● Scene question records
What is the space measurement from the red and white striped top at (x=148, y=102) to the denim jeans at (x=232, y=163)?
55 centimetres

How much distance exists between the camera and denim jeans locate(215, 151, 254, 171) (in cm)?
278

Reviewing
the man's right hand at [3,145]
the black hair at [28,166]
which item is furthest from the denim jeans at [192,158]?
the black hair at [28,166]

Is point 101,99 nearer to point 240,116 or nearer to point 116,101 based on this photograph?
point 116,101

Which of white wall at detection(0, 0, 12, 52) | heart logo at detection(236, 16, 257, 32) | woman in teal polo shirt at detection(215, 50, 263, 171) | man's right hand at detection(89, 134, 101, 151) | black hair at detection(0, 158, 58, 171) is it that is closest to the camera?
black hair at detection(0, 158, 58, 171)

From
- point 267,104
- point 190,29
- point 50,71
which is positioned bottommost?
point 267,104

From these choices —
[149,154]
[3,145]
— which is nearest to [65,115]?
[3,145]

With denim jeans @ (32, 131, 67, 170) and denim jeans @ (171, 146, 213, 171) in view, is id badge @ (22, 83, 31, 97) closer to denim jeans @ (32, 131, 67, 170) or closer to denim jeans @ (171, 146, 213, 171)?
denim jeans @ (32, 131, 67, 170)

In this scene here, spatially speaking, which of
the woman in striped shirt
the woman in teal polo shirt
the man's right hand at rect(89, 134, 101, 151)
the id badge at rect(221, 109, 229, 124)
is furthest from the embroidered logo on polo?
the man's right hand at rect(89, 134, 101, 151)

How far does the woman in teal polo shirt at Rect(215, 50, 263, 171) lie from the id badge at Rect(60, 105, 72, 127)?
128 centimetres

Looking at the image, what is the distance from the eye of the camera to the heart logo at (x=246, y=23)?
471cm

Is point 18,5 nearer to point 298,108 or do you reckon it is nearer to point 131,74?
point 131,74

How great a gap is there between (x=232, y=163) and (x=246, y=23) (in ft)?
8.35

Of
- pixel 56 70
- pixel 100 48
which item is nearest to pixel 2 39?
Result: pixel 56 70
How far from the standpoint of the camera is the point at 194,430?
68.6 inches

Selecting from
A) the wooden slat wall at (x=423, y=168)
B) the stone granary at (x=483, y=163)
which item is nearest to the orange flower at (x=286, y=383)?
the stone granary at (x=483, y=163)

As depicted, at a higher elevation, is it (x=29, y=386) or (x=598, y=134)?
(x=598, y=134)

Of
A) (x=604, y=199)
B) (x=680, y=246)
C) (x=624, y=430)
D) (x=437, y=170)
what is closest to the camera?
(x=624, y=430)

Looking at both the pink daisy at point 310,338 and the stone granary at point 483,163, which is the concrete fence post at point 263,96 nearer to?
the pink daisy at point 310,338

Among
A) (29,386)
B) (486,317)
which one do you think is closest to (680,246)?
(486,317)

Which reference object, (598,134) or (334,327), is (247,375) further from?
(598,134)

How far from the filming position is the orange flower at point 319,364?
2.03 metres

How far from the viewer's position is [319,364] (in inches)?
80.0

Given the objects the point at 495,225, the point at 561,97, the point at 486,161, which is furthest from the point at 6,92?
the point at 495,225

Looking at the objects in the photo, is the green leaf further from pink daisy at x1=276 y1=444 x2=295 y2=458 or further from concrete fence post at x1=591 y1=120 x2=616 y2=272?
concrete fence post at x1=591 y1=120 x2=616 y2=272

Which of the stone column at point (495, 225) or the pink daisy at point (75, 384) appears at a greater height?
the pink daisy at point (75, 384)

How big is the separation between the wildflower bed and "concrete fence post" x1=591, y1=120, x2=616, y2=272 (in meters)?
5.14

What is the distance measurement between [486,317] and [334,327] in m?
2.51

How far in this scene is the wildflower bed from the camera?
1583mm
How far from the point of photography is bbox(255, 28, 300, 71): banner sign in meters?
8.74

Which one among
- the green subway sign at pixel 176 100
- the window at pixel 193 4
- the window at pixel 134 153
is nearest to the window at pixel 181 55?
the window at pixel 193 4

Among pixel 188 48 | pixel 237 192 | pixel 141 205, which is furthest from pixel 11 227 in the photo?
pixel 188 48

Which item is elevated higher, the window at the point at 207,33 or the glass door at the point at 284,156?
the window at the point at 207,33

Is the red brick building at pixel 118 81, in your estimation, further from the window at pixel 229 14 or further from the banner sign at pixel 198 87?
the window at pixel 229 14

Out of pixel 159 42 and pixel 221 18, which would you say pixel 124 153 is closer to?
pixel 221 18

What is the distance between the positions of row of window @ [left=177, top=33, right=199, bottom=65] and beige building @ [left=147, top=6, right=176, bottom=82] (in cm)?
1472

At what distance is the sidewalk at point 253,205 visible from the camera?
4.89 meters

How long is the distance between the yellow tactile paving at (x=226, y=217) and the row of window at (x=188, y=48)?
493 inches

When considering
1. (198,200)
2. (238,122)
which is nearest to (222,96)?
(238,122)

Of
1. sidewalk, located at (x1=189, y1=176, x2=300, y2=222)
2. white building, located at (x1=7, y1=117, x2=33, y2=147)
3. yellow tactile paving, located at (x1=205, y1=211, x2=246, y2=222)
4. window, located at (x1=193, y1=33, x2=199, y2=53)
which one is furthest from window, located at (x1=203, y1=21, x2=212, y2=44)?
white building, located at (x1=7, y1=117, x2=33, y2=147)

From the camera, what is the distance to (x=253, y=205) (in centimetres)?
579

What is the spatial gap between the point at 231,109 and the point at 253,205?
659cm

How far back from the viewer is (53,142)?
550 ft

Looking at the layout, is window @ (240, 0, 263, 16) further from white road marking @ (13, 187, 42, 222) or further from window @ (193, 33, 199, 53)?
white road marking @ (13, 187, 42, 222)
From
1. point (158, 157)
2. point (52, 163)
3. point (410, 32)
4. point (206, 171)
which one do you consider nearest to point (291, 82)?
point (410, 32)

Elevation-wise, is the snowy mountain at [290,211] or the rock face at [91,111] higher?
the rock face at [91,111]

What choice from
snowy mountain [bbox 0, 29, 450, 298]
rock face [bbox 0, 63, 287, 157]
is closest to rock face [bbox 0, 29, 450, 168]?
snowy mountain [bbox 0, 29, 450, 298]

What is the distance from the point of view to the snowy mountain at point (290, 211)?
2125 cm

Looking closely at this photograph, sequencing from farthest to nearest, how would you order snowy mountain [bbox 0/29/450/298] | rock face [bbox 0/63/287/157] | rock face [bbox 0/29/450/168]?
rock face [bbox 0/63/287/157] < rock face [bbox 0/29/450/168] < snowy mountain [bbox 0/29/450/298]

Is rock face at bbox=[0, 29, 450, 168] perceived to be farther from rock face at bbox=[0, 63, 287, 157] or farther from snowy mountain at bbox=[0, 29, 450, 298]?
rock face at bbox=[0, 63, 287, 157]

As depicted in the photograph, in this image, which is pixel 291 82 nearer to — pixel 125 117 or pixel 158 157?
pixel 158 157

● TASK STATEMENT
What needs duplicating is the run of lines from the one containing "Looking closely at" through the last line of the entries above, exact and complete.

● OUTPUT
Looking closely at this photograph, sequencing from farthest to nearest, how would you order snowy mountain [bbox 0/29/450/298] | rock face [bbox 0/63/287/157] | rock face [bbox 0/29/450/168]?
rock face [bbox 0/63/287/157] < rock face [bbox 0/29/450/168] < snowy mountain [bbox 0/29/450/298]

Is rock face at bbox=[0, 29, 450, 168] perceived to be farther from rock face at bbox=[0, 63, 287, 157] or farther from snowy mountain at bbox=[0, 29, 450, 298]?
rock face at bbox=[0, 63, 287, 157]

As depicted in the photograph, in this image, which is pixel 291 82 nearer to — pixel 125 117 or pixel 158 157?
pixel 158 157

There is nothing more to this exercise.